I guess the real question is whether sound effects make sense for Nonplayer. I started out staunchly against them, but was surprised to discover that some pages seemed to come to life when I added them. Of course, I then went whole hog and put in too many, in some cases ruining entire pages. In the end, as with every other part of the book, it came down to trying every panel both ways and keeping the changes that worked. I ended up with a comic that has some loud events that go completely unlabeled and some muted events that make little noises. Did I make the right choices? I don't know!

That leads to a bigger concern: when Nonplayer gets printed, I'll be opening myself up to a kind of criticism that I've never experienced before. The internet is pretty polite when you're a nobody, but as soon as your name shows up in Previews, the gloves come off. I feel like I'm asking the web to kick me in the jimmy.

I'll say it right now: my comic has flaws. Sometimes it looks to me like it's made up of nothing but flaws. It's hard to resist preempting my critics by listing what's wrong right here. At least then I'll have scooped the griefers.

But that's a pretty unhealthy way to think, right? After all, one person's mistake is another's charming idiosyncrasy. I bet Geof Darrow felt like he'd totally blown it when he finished Hard Boiled (when in fact he had made one of the raddest things ever). Not that I'm anywhere near his level of bodaciousness, but who knows -- maybe some of my mistakes won't seem so big when I look back at them in a few years.

I guess this is the lesson I'm trying to learn this month: drawing a comic (or creating anything to share with others) requires a willingness to make highly-visible errors. Mistakes are like little badges that say "I'm trying as hard as I can." With comics, books, and movies (not so much with food), I care less and less whether something is good or bad. What matters is whether the creator is trying.

There's a lot of very polished, mistake-free art made by people who aren't pushing themselves at all, and there's some really terrible art created by people who are putting everything they've got into what they're doing.

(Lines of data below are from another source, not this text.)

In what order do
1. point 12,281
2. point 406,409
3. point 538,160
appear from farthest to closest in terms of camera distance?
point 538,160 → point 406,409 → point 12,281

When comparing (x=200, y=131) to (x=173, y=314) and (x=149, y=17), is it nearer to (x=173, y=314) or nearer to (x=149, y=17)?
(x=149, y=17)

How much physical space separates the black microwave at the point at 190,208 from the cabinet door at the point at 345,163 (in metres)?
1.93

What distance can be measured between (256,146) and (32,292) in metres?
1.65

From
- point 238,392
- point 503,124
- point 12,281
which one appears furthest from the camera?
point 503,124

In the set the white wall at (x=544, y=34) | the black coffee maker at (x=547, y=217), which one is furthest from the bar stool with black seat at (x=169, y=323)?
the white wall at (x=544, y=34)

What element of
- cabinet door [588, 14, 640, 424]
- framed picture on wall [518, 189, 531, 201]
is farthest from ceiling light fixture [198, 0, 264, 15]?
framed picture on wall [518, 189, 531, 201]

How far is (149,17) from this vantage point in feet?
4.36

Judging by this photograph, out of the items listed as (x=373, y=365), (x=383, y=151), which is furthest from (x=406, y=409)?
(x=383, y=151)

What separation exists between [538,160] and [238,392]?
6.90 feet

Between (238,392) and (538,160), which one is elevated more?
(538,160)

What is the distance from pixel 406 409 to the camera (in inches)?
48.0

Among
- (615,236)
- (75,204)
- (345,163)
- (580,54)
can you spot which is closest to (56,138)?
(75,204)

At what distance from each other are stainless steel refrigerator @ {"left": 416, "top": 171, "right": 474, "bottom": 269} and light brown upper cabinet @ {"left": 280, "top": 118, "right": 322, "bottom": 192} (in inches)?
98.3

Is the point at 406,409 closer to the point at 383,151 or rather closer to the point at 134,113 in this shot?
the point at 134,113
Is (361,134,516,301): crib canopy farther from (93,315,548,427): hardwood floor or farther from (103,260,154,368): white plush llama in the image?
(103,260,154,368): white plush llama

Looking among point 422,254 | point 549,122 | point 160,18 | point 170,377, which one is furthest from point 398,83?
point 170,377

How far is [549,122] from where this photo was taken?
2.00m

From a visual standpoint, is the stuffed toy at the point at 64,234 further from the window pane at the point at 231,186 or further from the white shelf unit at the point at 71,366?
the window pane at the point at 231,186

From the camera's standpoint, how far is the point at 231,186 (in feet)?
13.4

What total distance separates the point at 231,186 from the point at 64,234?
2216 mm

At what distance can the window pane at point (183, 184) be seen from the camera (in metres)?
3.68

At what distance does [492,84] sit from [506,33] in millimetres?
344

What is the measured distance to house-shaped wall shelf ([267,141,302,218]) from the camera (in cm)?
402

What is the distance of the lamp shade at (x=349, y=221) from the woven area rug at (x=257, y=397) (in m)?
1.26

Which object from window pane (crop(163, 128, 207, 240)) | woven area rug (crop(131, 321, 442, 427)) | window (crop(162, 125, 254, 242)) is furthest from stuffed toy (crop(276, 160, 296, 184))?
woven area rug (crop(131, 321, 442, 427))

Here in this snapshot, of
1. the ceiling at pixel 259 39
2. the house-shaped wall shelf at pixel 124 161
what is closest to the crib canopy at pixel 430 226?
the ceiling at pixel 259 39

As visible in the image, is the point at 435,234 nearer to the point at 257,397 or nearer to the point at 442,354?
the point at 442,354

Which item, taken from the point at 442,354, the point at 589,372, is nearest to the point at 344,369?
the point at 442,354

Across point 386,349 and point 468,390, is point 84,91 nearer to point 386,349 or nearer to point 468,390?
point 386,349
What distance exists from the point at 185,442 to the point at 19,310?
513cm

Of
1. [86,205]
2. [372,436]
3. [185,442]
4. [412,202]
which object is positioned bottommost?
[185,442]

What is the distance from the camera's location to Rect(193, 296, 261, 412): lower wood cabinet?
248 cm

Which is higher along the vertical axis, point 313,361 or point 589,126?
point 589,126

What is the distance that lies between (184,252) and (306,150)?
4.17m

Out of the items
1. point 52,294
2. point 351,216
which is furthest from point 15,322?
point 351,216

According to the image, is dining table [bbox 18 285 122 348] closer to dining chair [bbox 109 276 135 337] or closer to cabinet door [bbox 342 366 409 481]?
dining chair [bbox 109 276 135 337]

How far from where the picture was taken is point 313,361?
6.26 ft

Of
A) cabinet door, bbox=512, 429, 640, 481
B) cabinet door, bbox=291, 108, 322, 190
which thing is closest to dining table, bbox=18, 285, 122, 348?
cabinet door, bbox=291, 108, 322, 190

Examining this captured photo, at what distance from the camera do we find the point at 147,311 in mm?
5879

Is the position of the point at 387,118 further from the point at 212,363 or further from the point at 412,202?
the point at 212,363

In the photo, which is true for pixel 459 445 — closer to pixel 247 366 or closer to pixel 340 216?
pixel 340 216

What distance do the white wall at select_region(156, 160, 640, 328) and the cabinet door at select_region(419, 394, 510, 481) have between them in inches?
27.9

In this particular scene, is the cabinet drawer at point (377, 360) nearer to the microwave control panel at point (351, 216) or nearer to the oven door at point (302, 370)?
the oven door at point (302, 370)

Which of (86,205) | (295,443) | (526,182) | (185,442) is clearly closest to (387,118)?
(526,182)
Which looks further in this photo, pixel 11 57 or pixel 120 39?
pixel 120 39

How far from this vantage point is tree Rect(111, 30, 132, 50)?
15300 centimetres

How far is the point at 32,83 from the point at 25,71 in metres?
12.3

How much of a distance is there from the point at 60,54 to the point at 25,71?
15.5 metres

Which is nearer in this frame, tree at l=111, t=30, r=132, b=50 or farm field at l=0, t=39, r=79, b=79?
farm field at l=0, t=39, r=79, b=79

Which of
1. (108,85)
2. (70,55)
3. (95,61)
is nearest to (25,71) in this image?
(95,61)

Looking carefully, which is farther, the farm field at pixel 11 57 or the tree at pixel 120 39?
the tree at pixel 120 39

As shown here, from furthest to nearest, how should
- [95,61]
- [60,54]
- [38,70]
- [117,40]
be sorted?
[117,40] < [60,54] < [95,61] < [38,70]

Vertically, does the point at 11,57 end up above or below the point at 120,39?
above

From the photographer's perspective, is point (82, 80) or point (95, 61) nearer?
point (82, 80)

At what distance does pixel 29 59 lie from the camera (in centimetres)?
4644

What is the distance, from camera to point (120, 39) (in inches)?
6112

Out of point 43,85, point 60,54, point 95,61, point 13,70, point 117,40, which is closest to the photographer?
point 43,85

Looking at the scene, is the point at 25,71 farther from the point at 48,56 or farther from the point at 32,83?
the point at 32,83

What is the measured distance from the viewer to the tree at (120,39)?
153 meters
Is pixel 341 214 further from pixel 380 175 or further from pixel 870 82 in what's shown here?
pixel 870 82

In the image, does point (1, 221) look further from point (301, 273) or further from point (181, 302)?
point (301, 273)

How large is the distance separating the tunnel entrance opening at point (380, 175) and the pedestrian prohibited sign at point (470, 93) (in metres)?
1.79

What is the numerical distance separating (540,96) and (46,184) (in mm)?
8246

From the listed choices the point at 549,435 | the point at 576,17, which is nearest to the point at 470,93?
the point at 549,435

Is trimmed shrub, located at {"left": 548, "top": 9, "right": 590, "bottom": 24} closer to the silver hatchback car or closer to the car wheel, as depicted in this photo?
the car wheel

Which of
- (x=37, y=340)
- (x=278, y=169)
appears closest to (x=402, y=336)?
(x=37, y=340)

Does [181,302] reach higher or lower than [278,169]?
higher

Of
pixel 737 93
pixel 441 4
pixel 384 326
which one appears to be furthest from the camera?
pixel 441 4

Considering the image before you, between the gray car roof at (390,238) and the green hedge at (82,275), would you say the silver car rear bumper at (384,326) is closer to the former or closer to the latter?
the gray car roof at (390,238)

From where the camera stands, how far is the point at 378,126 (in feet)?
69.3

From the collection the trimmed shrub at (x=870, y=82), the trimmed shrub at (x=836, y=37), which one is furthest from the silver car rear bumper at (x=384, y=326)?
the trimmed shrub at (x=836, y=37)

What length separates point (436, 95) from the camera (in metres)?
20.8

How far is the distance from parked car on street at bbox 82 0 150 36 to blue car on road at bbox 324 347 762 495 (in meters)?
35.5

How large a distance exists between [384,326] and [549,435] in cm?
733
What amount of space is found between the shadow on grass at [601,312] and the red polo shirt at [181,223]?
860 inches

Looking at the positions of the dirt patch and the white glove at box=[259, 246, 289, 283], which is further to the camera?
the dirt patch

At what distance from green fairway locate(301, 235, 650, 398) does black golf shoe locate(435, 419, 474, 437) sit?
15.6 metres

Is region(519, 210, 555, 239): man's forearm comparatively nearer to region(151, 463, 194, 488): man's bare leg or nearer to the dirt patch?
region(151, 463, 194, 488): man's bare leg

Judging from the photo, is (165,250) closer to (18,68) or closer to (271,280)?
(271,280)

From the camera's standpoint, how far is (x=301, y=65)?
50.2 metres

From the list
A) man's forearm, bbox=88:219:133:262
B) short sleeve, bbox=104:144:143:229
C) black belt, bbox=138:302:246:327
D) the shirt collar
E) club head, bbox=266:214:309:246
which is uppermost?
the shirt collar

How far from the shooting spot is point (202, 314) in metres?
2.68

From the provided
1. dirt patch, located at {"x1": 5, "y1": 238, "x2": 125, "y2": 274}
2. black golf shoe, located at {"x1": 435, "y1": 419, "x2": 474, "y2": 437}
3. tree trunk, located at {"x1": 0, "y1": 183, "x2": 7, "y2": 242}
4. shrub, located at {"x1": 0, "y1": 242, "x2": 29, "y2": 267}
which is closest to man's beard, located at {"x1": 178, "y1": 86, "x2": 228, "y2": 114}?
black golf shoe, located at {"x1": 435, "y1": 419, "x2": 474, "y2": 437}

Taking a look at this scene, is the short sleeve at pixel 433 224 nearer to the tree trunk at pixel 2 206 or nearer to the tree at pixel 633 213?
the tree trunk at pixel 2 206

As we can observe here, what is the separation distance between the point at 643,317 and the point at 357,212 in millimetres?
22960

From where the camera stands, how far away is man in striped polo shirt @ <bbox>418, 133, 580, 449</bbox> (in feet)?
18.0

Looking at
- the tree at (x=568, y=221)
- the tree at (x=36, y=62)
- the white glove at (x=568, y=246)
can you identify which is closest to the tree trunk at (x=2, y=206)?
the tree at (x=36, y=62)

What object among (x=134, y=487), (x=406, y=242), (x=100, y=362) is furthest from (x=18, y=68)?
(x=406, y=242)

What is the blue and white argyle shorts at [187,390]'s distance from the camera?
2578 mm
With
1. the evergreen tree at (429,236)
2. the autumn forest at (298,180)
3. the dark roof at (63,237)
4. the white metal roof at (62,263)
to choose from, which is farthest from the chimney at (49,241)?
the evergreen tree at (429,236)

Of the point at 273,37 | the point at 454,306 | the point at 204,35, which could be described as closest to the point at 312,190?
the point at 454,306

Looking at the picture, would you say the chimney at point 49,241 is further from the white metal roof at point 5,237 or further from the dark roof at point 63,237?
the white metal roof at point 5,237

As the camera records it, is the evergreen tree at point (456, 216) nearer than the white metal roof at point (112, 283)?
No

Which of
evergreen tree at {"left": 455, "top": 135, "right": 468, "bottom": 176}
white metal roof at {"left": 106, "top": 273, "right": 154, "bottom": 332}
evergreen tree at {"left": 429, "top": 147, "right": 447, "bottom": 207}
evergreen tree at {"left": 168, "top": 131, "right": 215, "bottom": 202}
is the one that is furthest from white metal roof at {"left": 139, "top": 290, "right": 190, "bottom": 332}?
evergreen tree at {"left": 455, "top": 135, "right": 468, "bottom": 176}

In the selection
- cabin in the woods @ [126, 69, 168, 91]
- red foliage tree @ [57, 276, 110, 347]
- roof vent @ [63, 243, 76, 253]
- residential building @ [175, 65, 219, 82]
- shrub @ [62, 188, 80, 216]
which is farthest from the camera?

I prefer the second category of creators (not to mention, if someone's that into what they're doing, they'll have a hard time staying bad). I wonder if this accounts for the well-documented rock band trajectory -- proficiency usually increases over time as obvious flaws are polished away, yet the earliest albums are often the most prized. It's not that missteps necessarily make the early stuff more enjoyable (though sometimes they do), but they seem like an unavoidable consequence of pushing through unknown territory.

For all of Nonplayer's shortcomings, I feel I can say one thing with confidence: I gave my best effort. In what is surely a first in my creative life, I have no cause for regret. And if the script is any indication, issue #2 will drag me even further into Terra Incognita. There are eight pages in a fish market. Boy, I bet I'll know how to draw fish after I'm done with that one.

Anyway, see you in Previews. My jimmy awaits.

20 comments:

  1. This is AMAZING! Thanks for remembering to show this page colored. Wow, you are really hard on yourself if you only see flaws in your pages. I'm sure there will be negative critics, as there are with anything great, but I'm positive you will have mountains of praise for this book when it hits the stands.

    By the way, when is it coming out and who's publishing it? I can't recall you ever saying. Forgive me if it's in bright bold lights someplace.

    As I always end my comments, I'm really excited to get my copy!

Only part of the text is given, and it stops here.